Directions =>
[1] Quote the passage on image caption generation from "Image caption, which" to "to this task.".
[2] Pick up the passage on image caption generation methods after its final sentence and extend it.

Provided text =>
>> Start

Image caption, which automatically generates a natural language sentence to describe the content of the given image, has recently become a challenging but fundamental task of computer vision (CV) and natural language processing (NLP) [3, 7, 13, 19]. The task is challenging because the caption generation models not only should solve the computer vision challenges of determining what objects are in an image [11, 22], but also be powerful enough to describe their relationships with natural language. However, challenges and opportunities coexist. Image caption links image and natural language together, which makes it has a great potential for application in the near future. Therefore, many researchers have paid great attention to this task.

Approaches for image caption generation task have two main categories: (1) retrieval-based methods and (2) multi-modal neural networks-based (MMNN-based) methods. Before the advent deep learning (DL), retrieval-based methods are the most popular methods for image caption generation. These methods retrieval similar objects and then retrieval a similar sentence from the training dataset [6, 16]. After that, the words are connected together according to certain grammar rules.

Although the retrieval-based methods have gained many encouraged results, many problems have not been solved. These methods need fixed visual concepts and hard-coded sentence template, which makes the sentences generated by these models are less variety.

Recently, deep learning has achieved many breakthroughs in natural language processing (NLP) and computer vision (CV), such as machine translation (MT) [2], image classification, object detection [15, 17], etc. The main success of deep learning is that the ability of representation is powerful. Some image caption generating methods using deep neural networks have been proposed recently. For example, multi-modal Recurrent networks (m-RNN) is proposed by Mao et al. [12], which uses the convolutional neural networks (CNNs) as feature extractor and the traditional recurrent neural networks (RNNs) as sentence generator. From then on, the “CNN + RNN” mode becomes the most popular scheme for image caption generation.

Compared to the retrieval-based methods, the multi-modal neural network-based (MMNN-based) methods have shown a greater improvement on the performance of image caption generating task. Sentence generated by the MMNN-based methods is more reasonable and more changeable. However, they also have some shortages. For example, m-RNN [12], Google-NIC [18], and LRCN [4] only used the global image feature vector from the fully connected layer of the CNN, which can not dig up the subtle relationship between the image and the natural statement. On the contrary, NIC-VA [20] only uses the local image feature, which may lead to loss the global information of the image.

>> End

Source data =>
>> Start

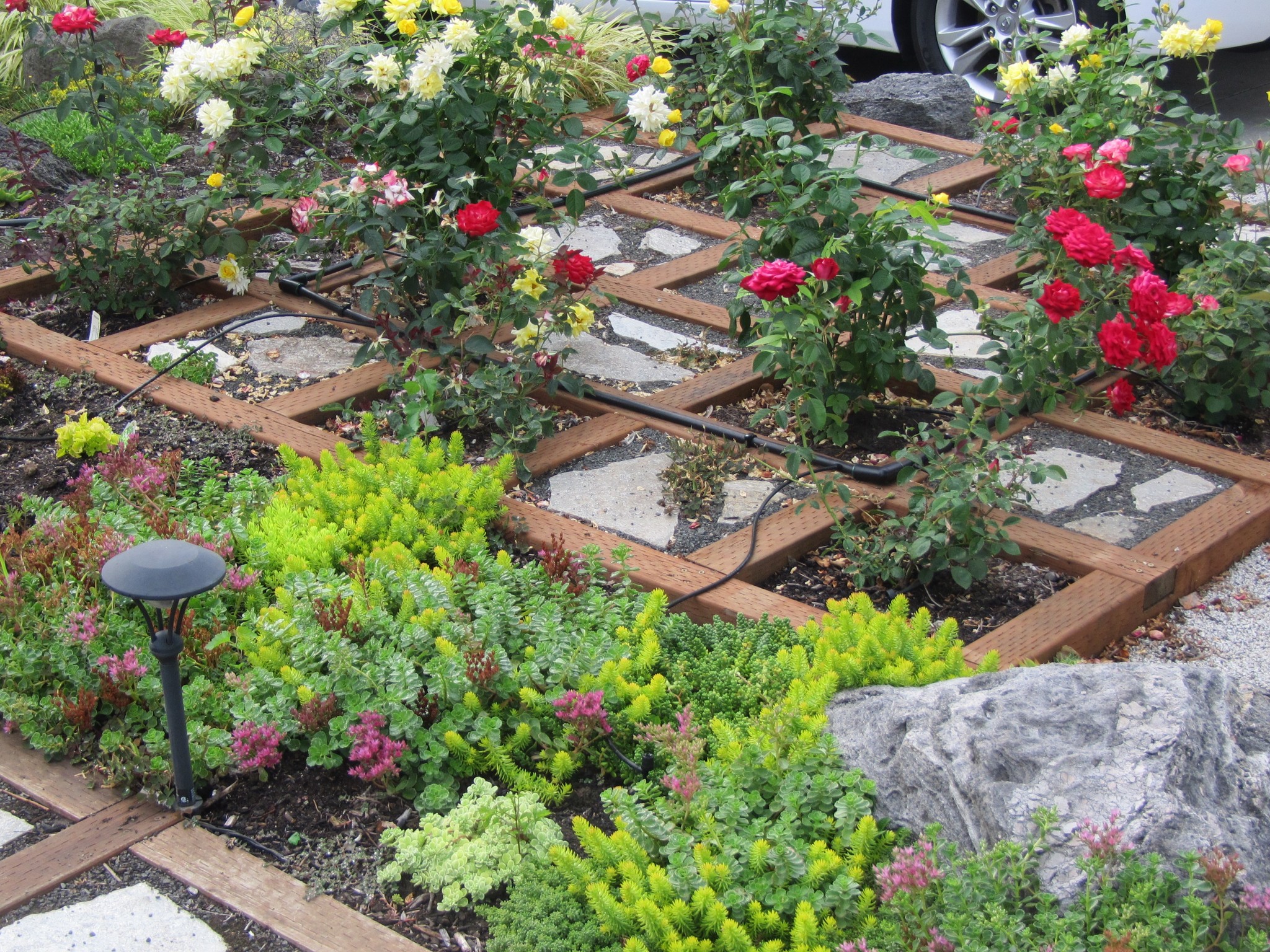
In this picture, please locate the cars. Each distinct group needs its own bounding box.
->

>> End

Answer list =>
[1]
Image caption, which automatically generates a natural language sentence to describe the content of the given image, has recently become a challenging but fundamental task of computer vision (CV) and natural language processing (NLP) [3, 7, 13, 19]. The task is challenging because the caption generation models not only should solve the computer vision challenges of determining what objects are in an image [11, 22], but also be powerful enough to describe their relationships with natural language. However, challenges and opportunities coexist. Image caption links image and natural language together, which makes it has a great potential for application in the near future. Therefore, many researchers have paid great attention to this task.

[2]
To overcome these shortages, we propose a feature fusion method with gating structure (FFGS). Global image features are added on the basis of the NIC-VA. The global image features are imported into the sentence generator at each time-step. Unlike the m-RNN, Google-NIC, and LRCN, which import the global image feature into RNN at the first time-step or at each time-step without any processing, we use gating mechanism for the global image features. In other words, the global image features are gated at each time-step before imported into the RNN unit.

The main contributions of the proposed algorithm are as follows:

  • Feature fusion strategy is used in this work. The proposed algorithm uses the global and local image features to guarantee the information of images be more comprehensively and meticulously used.

  • Gating mechanism is used for the global image feature. We use gate to control the global image feature and this mechanism can solve the argument whether should import the global image feature into the sentence generator at the first time-step or at each time-step. Furthermore, it robustly solve how much should be imported at each time-step.

  • The prosed algorithm is tested on three benchmark datasets. The experimental results show that method proposed in this paper is better than the state-of-art methods.

The rest of this paper is organized as follows. In Sect. 2, some previous works are briefly introduced. Section 3 presents our model for image caption generation. To validate the proposed method, the experimental results are shown in Sect. 4. At last, Sect. 5 makes a brief conclusion for this paper.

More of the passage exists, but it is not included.